A big value for a big network
Verizon consistently earns accolades from third parties for having the best wireless network. This is undoubtedly the reason why Verizon reigns supreme as the largest domestic network with more than 116 million retail wireless connections. The company's huge network is its bread-winner, making it one of the few stocks that pays a dividend yield of over 5%.
Like Skyworks, Verizon is well-positioned to take advantage of the coming 5G wireless revolution. In the company's first-quarter conference call, management maintained its long-standing position that it would launch 5G in three to five cities later this year, including Sacramento, California. Better yet, CFO Matthew Ellis said, one 5G network brings the company many additional possible revenue streams, such as residential broadband and mobile networks.
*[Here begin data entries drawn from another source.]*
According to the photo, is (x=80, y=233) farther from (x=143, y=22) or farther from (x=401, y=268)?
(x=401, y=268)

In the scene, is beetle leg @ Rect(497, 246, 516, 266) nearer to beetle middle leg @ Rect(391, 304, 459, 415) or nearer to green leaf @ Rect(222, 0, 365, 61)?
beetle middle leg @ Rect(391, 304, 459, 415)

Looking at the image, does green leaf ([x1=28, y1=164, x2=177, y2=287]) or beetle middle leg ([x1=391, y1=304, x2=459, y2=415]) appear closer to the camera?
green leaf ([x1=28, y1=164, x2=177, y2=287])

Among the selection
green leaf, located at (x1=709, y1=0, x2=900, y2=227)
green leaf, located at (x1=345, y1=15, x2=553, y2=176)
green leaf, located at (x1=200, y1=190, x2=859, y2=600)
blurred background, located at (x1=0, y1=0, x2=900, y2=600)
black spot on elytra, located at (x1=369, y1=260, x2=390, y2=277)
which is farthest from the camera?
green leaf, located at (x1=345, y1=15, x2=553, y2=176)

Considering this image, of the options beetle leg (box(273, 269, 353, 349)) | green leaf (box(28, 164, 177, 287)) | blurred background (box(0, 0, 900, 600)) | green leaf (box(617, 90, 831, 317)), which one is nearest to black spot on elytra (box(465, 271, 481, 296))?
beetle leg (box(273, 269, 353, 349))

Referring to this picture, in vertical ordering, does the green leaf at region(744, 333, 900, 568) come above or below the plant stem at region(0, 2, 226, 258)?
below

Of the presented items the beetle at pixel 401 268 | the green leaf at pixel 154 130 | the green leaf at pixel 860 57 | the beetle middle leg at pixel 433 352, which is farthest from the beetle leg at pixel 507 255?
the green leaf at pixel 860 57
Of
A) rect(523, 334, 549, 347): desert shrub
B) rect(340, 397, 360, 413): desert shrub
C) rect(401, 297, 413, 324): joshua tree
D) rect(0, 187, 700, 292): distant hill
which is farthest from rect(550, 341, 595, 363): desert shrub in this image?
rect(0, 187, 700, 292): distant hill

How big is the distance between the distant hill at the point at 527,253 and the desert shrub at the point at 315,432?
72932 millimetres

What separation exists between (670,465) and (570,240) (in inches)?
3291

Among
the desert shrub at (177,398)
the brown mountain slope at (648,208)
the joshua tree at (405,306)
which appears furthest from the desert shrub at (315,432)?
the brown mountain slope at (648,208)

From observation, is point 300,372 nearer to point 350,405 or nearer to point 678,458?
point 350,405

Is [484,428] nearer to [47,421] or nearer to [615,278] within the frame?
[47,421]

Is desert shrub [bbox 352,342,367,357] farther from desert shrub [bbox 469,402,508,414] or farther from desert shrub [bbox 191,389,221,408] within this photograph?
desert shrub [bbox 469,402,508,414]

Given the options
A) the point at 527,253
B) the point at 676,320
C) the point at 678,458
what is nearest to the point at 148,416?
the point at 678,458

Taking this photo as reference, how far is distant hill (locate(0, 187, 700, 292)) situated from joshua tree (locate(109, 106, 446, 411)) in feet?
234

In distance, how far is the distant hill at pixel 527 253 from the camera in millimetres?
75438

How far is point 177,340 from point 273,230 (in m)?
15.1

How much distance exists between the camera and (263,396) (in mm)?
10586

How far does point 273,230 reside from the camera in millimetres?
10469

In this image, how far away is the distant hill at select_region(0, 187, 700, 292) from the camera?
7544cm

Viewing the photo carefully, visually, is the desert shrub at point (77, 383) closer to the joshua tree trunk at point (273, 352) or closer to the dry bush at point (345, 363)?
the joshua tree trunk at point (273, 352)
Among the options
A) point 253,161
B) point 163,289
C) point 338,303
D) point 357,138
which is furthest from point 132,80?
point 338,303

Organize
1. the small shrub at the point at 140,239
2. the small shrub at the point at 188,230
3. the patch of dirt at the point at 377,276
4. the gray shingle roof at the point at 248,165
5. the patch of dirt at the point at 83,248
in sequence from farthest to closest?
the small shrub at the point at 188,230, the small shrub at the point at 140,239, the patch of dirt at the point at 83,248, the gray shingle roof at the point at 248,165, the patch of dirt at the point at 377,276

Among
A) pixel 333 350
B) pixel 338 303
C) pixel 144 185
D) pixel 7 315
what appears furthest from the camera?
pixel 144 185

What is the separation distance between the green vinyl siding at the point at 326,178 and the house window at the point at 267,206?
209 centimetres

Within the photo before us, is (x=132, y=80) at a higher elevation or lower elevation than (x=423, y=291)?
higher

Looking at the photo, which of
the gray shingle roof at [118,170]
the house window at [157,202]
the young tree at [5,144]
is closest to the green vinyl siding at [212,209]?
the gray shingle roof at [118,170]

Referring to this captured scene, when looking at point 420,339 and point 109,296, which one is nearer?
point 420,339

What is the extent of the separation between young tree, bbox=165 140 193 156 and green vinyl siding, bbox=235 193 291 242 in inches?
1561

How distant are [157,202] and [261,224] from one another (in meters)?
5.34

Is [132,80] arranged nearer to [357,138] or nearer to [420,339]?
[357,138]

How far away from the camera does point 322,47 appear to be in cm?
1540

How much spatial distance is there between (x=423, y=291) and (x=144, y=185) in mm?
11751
"We're deploying a 5G network that will have multiple revenue streams off of it, so we're very excited about the ability to do that, and in addition to having multiple revenue streams, we're using a lot of existing assets we have in the field already today," Ellis said.
Beyond its network, Verizon is also exploring other potential avenues for making money. Given the valuable data it has on Yahoo! and AOL users, it will begin to sell targeted ads. Ellis also said the company is exploring OTT media offerings for its first 5G customers.
Given the company's trailing-12-month earnings of $3.91, the company is trading at a P/E ratio of 12.4, the lowest valuation of the stocks highlighted in this piece. Given the company's high yield, quality network, and low valuation, Verizon is a bargain that all value investors should check out.